There is a book to which I keep
returning, reading again its opening lines. They captured me the first time I
heard them read and again the first time I read them for myself. This book is the first one I recall reading
that I could call my own. Before I could
write, Dad wrote my name in the front of it.
Those opening lines still capture my attention: “In the beginning God
created the heaven and the earth. And
the earth was without form, and void; and darkness was upon the face of the
deep. And the Spirit of God moved upon
the face of the waters.”
Fifty-eight years after receiving that
book, those words still capture my attention and invite me to read on. I want to know this God who can call into
being both heaven and earth. I want to
know the places God created and creates.
I want to observe all that God has created. In observing the created, I learn of the
Creator. I am not widely traveled; but
I’ve seen a lot of God’s creation. I’ve
watch little green shoots push from the ground behind my house and burst alive
with beautiful yellow and orange flowers.

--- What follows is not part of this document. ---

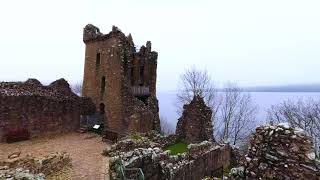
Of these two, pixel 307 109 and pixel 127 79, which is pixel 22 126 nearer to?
pixel 127 79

I’ve watched the squirrels run and climb through the trees. I’ve seen the fire-red sunset and the dawning
of a new day. I’ve stood atop a mountain
and stared out across a sea whose end I could only imagine. And, in it all, I saw God.
“In the beginning . . . the Spirit of
God moved . . . .” The Spirit of God
moves in nature. The Spirit of God also
moves on and through the printed page.
I’m as awed by the existence of the Bible as I am by nature. Over a span of thousands of years, the Bible
came to be. From accounts and stories
first passed along from mouth to ear and ear to mouth and mouth to ear, the
printed Bible finally emerged. Sixty-six
books (for our Protestant Bible) all touched by myriad hands before they were
finally bound together as the Word of God.
Those opening words invite me to read on.
I don’t claim to know God. I claim to know of him. I see God’s handiwork
all around me—in nature; in small room where five guys gather to study the
Bible, to share, and to pray; in the lives of young people transformed by a
week in Haiti. All of these things and
more move me to believe in God and to want to know more of God, but they are
not enough.
It is in the pages of the Bible that I
learn the most important lessons about this God who creates. From the Bible I learn that I’m part of that
Creation, and that God, like a good gardener, never stops loving me and caring
for me.
We can learn of God from nature; but
without the written Word, we will not know God.
Look around you at the work of the Creator and be awed. Read those opening lines of The Book and
begin the discovery of what it means for God to be the Creator.